Copy out, word for word, the part of the data that opens with the line containing "How far is [453,386]" and runs to the end of the data.

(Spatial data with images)
****
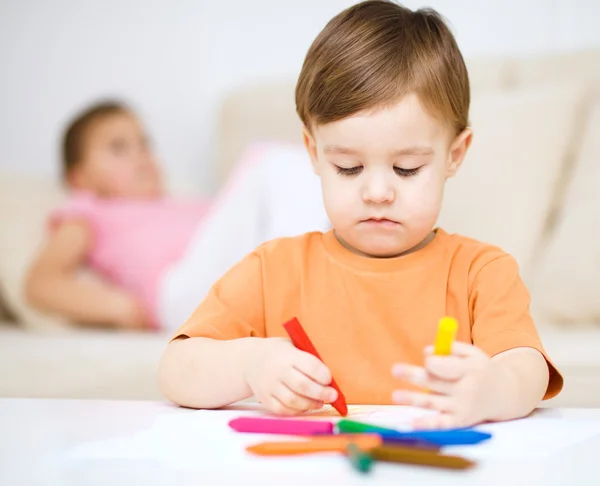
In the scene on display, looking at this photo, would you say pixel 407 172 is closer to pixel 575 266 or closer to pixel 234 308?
pixel 234 308

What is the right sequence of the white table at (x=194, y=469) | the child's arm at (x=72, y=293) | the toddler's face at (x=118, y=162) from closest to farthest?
the white table at (x=194, y=469)
the child's arm at (x=72, y=293)
the toddler's face at (x=118, y=162)

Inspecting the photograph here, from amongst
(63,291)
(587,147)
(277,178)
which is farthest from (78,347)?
(587,147)

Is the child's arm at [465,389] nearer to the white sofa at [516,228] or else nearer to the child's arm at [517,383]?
the child's arm at [517,383]

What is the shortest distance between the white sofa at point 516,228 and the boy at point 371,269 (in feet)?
1.30

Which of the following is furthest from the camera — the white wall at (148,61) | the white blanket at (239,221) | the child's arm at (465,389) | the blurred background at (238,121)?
the white wall at (148,61)

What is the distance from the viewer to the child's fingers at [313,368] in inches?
26.0

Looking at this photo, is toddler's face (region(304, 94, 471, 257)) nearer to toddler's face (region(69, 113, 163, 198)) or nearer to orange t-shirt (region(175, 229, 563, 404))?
orange t-shirt (region(175, 229, 563, 404))

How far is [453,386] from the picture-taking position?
61 cm

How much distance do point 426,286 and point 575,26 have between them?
4.96 ft

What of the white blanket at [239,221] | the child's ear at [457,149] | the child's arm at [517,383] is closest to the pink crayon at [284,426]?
the child's arm at [517,383]

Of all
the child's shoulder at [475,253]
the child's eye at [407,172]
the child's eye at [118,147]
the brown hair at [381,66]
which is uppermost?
****
Expected output:
How far is [453,386] from the picture-taking position?
61 cm

How much distance do point 426,286 and point 575,26 have between them?
4.96 ft

What of the white blanket at [239,221] | the child's ear at [457,149] | the child's arm at [517,383] is closest to the pink crayon at [284,426]?
the child's arm at [517,383]

Of all
the child's shoulder at [475,253]
the child's eye at [407,172]
the child's eye at [118,147]
the brown hair at [381,66]
which is uppermost?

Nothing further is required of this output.